The November 10th issue of Time magazine has an article about increasing findability on the Internet ( Keeping Tabs Online, by Michael Krantz) but I think it misses an important impact of making things easier to find.

The article sees great promise in some new work of the World Wide Web Consortium (W3C - http://www.w3c.org) on an extensible markup language (XML). XML lets web users define their own document types.

If common document types were defined by network-based communities of interest, auto dealers for example, then it might be possible to have a search engine find all the auto dealers that had purple Dodge Grand Caravans for sale. This would be done by the auto dealers agreeing on what the basic format would be for a web page advertising autos, agreeing on what tags there would be on the page and what the format would be for the data in each tag (car type and color for example). The search engine could then list all the dealers, how many minivans each one had in stock that matched the description and what prices the dealers had put on each one. The customer could then very easily find the lowest cost dealer and place an order. Seems like the ideal way to shop for a car -- out of range of auto dealer salespeople. But why would the dealers agree to do this? More particularly, why would just about any merchant agree?

WHAT YOU NEED TO DO: Copy out the full passage about XML and findability on the web, word for word.

GIVEN INFORMATION:
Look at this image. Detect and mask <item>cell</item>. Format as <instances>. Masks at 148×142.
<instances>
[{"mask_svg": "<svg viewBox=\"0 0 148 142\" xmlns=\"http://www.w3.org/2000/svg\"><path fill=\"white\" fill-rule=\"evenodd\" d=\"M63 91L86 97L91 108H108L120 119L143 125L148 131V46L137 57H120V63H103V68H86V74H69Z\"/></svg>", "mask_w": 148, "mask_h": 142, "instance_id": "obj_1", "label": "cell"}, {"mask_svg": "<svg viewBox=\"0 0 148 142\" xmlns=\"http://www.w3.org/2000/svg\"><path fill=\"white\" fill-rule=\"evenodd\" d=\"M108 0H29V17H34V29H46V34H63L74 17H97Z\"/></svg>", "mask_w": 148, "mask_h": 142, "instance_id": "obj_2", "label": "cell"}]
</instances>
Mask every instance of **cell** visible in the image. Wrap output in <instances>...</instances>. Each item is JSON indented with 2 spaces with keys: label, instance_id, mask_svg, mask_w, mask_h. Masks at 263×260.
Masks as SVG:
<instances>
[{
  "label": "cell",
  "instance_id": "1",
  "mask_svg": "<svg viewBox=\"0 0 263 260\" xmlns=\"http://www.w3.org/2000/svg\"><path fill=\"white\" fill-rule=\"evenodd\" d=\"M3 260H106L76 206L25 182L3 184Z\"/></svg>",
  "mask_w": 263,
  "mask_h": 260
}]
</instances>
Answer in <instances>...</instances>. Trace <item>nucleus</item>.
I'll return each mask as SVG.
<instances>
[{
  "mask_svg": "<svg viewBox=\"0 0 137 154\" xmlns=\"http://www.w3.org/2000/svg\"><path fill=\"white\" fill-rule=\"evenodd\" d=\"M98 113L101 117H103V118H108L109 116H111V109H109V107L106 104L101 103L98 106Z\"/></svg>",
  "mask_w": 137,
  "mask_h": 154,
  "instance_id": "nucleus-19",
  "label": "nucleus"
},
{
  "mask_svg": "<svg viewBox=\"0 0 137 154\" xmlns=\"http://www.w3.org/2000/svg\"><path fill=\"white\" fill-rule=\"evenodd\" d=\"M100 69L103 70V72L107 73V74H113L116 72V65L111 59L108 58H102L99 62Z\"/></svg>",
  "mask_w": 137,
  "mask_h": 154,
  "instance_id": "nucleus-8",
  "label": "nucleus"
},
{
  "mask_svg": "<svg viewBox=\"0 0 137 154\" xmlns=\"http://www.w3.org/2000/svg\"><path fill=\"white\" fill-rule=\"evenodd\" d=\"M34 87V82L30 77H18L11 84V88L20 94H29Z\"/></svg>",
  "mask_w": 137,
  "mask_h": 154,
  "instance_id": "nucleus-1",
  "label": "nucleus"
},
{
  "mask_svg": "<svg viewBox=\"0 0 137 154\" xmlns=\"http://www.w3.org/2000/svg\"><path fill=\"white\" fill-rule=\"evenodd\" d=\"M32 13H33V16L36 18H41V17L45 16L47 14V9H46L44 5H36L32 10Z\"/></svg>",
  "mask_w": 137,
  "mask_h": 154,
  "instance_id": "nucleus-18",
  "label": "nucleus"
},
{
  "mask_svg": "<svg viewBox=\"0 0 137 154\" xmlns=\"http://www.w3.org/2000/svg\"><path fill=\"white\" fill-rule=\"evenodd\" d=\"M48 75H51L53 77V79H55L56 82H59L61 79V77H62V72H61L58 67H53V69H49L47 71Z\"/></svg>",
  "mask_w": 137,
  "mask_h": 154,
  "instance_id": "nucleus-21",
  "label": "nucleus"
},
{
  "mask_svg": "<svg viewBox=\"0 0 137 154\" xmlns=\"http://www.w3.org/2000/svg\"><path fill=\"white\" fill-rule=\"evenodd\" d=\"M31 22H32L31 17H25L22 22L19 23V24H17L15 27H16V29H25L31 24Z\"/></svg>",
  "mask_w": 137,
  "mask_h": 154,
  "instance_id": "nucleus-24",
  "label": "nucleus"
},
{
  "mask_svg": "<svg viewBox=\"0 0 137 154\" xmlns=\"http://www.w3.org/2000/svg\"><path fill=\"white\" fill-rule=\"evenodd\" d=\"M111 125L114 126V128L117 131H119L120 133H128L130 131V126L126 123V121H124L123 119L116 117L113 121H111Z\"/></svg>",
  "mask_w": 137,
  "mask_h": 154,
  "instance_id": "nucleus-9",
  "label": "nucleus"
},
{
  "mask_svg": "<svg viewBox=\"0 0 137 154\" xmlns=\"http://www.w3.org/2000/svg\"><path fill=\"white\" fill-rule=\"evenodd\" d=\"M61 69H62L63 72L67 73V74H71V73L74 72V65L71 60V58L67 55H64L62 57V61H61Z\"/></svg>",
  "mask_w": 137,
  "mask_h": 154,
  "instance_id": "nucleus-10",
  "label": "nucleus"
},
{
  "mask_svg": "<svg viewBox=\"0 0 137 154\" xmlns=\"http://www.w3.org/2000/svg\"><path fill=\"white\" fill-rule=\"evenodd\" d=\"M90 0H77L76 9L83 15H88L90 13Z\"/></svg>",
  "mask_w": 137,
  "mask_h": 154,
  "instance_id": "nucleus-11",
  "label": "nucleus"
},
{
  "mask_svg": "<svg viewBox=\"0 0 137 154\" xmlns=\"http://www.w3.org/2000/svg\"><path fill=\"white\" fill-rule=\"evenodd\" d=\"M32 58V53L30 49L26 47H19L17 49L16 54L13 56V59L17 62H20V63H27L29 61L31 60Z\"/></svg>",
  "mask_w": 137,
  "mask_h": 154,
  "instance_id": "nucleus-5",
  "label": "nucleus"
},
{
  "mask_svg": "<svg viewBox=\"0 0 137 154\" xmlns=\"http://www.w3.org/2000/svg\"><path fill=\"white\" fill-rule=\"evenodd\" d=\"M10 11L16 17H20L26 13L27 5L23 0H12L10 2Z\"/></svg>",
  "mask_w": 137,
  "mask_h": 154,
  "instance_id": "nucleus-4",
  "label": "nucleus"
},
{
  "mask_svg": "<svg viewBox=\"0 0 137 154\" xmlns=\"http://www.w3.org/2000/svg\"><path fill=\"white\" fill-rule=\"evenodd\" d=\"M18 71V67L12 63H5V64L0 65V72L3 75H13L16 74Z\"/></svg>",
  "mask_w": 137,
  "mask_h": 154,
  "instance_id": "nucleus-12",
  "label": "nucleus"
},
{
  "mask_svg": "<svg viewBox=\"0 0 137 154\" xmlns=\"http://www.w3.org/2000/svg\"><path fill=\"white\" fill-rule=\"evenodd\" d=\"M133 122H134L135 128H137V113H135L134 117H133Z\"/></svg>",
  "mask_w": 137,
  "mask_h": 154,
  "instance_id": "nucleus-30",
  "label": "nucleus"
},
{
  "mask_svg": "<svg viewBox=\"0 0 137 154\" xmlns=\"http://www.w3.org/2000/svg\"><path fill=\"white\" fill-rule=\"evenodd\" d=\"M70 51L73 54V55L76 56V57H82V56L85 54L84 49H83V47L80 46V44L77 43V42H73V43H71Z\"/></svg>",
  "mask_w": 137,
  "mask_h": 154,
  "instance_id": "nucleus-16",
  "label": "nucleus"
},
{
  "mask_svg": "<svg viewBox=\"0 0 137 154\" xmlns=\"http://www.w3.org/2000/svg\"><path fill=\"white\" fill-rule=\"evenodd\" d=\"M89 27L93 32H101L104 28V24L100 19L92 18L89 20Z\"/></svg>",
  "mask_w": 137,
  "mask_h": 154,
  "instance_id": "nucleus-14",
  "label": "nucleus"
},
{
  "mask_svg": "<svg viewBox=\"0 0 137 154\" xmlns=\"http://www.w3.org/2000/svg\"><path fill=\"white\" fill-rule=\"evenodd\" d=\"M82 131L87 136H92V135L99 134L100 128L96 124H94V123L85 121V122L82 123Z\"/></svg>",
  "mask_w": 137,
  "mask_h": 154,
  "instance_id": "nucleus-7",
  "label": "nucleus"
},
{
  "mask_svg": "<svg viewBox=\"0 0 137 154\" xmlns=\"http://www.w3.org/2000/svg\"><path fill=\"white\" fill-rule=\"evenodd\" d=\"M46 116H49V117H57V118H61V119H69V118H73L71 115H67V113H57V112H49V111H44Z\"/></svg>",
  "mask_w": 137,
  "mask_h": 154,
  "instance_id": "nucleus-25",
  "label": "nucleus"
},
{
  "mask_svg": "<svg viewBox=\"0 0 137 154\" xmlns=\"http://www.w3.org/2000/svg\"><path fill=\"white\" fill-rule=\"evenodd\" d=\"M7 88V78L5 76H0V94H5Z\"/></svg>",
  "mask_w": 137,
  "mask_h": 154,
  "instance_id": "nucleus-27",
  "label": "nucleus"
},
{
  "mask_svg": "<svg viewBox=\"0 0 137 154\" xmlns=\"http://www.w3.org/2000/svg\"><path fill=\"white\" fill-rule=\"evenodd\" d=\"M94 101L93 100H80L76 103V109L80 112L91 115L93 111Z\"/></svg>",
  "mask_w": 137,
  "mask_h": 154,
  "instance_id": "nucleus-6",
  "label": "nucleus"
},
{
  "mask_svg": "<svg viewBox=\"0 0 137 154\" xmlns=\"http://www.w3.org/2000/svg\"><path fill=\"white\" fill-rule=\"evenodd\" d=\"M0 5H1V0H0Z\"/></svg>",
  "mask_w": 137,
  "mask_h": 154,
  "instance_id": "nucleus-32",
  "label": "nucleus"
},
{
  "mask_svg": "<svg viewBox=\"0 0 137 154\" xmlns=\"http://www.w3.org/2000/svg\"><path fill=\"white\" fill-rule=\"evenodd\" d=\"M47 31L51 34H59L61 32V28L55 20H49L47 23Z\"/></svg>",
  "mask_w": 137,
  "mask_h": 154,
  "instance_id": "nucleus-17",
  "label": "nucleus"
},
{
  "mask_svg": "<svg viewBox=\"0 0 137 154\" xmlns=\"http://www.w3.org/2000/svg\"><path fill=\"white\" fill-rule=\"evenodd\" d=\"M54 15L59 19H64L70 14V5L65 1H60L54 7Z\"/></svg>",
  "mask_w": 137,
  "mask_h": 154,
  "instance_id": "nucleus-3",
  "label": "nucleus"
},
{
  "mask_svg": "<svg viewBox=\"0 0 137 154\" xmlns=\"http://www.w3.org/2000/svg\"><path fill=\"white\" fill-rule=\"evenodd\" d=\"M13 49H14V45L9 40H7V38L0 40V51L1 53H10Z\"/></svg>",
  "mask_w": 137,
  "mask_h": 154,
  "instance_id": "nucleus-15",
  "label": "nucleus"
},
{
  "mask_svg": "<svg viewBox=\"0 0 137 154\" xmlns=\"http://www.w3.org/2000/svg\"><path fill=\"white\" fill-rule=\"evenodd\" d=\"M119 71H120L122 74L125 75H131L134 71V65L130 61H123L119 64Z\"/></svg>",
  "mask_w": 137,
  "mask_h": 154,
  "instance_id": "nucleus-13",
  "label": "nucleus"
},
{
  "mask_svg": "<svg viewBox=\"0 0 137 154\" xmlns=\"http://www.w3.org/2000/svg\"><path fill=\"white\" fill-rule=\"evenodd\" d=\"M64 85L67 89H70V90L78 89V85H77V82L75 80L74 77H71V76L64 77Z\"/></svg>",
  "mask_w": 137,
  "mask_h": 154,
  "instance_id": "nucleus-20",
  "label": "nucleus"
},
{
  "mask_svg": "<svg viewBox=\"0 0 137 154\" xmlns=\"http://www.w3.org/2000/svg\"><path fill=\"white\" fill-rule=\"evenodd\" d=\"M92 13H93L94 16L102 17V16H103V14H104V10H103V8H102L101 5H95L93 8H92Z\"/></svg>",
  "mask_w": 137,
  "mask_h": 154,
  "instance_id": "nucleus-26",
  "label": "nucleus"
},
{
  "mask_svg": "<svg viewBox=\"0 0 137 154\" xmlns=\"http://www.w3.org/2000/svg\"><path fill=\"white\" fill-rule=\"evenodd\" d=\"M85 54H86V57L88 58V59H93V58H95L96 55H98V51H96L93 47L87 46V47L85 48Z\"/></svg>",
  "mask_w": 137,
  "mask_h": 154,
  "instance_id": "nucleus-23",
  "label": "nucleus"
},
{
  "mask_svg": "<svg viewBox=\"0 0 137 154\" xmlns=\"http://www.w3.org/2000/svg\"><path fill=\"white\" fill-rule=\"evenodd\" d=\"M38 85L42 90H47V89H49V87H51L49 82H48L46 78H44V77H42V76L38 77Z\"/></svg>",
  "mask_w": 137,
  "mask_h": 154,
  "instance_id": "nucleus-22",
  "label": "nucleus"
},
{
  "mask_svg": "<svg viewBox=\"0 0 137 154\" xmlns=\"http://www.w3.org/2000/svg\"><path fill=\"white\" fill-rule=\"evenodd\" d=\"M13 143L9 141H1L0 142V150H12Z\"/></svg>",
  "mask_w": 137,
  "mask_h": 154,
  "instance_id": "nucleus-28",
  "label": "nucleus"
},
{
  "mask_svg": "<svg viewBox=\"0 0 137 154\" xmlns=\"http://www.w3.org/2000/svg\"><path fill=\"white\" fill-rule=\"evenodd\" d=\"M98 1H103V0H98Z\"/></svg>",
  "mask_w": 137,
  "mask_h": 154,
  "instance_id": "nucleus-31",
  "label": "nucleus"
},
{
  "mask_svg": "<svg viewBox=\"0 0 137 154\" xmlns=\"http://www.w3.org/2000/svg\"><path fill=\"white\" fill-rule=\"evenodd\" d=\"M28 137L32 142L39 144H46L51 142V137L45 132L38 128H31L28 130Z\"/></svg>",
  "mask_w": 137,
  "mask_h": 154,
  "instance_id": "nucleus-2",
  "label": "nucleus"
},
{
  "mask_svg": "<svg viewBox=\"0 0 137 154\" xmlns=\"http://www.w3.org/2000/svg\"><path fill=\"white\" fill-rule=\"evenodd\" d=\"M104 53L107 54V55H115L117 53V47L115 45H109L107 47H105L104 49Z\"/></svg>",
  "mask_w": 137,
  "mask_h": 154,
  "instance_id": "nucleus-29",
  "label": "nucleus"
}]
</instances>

RESULT:
The November 10th issue of Time magazine has an article about increasing findability on the Internet ( Keeping Tabs Online, by Michael Krantz) but I think it misses an important impact of making things easier to find.

The article sees great promise in some new work of the World Wide Web Consortium (W3C - http://www.w3c.org) on an extensible markup language (XML). XML lets web users define their own document types.

If common document types were defined by network-based communities of interest, auto dealers for example, then it might be possible to have a search engine find all the auto dealers that had purple Dodge Grand Caravans for sale. This would be done by the auto dealers agreeing on what the basic format would be for a web page advertising autos, agreeing on what tags there would be on the page and what the format would be for the data in each tag (car type and color for example). The search engine could then list all the dealers, how many minivans each one had in stock that matched the description and what prices the dealers had put on each one. The customer could then very easily find the lowest cost dealer and place an order. Seems like the ideal way to shop for a car -- out of range of auto dealer salespeople. But why would the dealers agree to do this? More particularly, why would just about any merchant agree?